The scene was set. Both sides had prepared for battle. The protagonists eyed each other with a sense of anticipation – who would triumph today? I talk not of the 22 men in pyjamas, but of a far more absorbing contest.
Crowd v Stewards.
Lengthy delay at security check meant many people missed the first ten overs. 0 – 1.
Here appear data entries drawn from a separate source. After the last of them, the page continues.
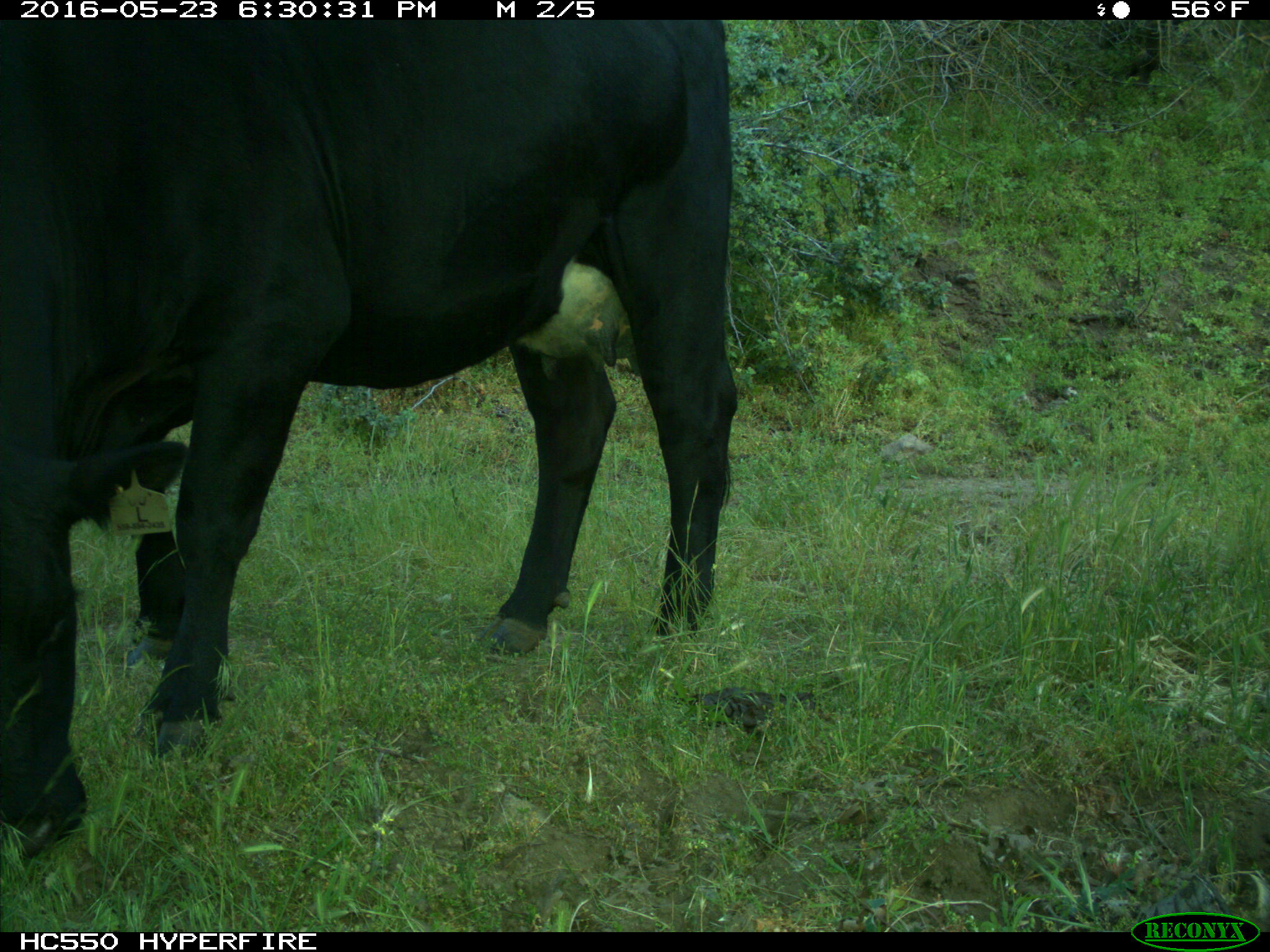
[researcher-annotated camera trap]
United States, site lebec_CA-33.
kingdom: Animalia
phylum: Chordata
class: Mammalia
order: Artiodactyla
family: Bovidae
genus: Bos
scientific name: Bos taurus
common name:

Your correspondent was told that she could not use her camera as it looked ‘too professional’ (it is not). 0 – 2
Crowd begin construction of several beer glass towers, all of which were confiscated by the Stewards 0 – 3
Semi-streaker (wearing a pair of old baggy boxer shorts) leaps onto the pitch and cavorts to the delight of the Crowd. 1 – 3
Semi-streaker apprehended by Stewards and led away as Loudspeaker Man announced that we are all very naughty and if it happens again we will be kept in after school and forced to listen to Geoff Boycott talking us through his 100 favourite innings. 1 – 4
Crowd ignore this warning and a streaker (this time sans undies) leaps onto the pitch and executes a couple of perfect sliding stops to avoid capture. 2 – 4
A Mexican wave erupts with the air filled with torn-up scorecards, beer carriers and copies of the Telegraph Sport. The Stewards look on helplessly. 3 – 4
An inflatable crocodile, football, tomato and banana appear and are tossed around the crowd – the Stewards again are powerless to prevent such anarchy. 4 – 4
An inflatable pink ball lands on the outfield and a kindly, helpful gentleman climbs over and retrieves it before it interferes with play. Stewards promptly escort said kindly, helpful gentlemen from the ground. 4 – 5
Crowd erupts in a cacophony of boos and call the paternity of the particular Steward into question. 5 – 5
Common sense prevails and the kindly, helpful gentleman is allowed back to his seat and afforded a hero’s welcome from the crowd. He was even asked for his autograph.
6 – 5, and a last minute win for The Crowd.
A far more exciting, action-packed and eventful contest than that taking place on the pitch.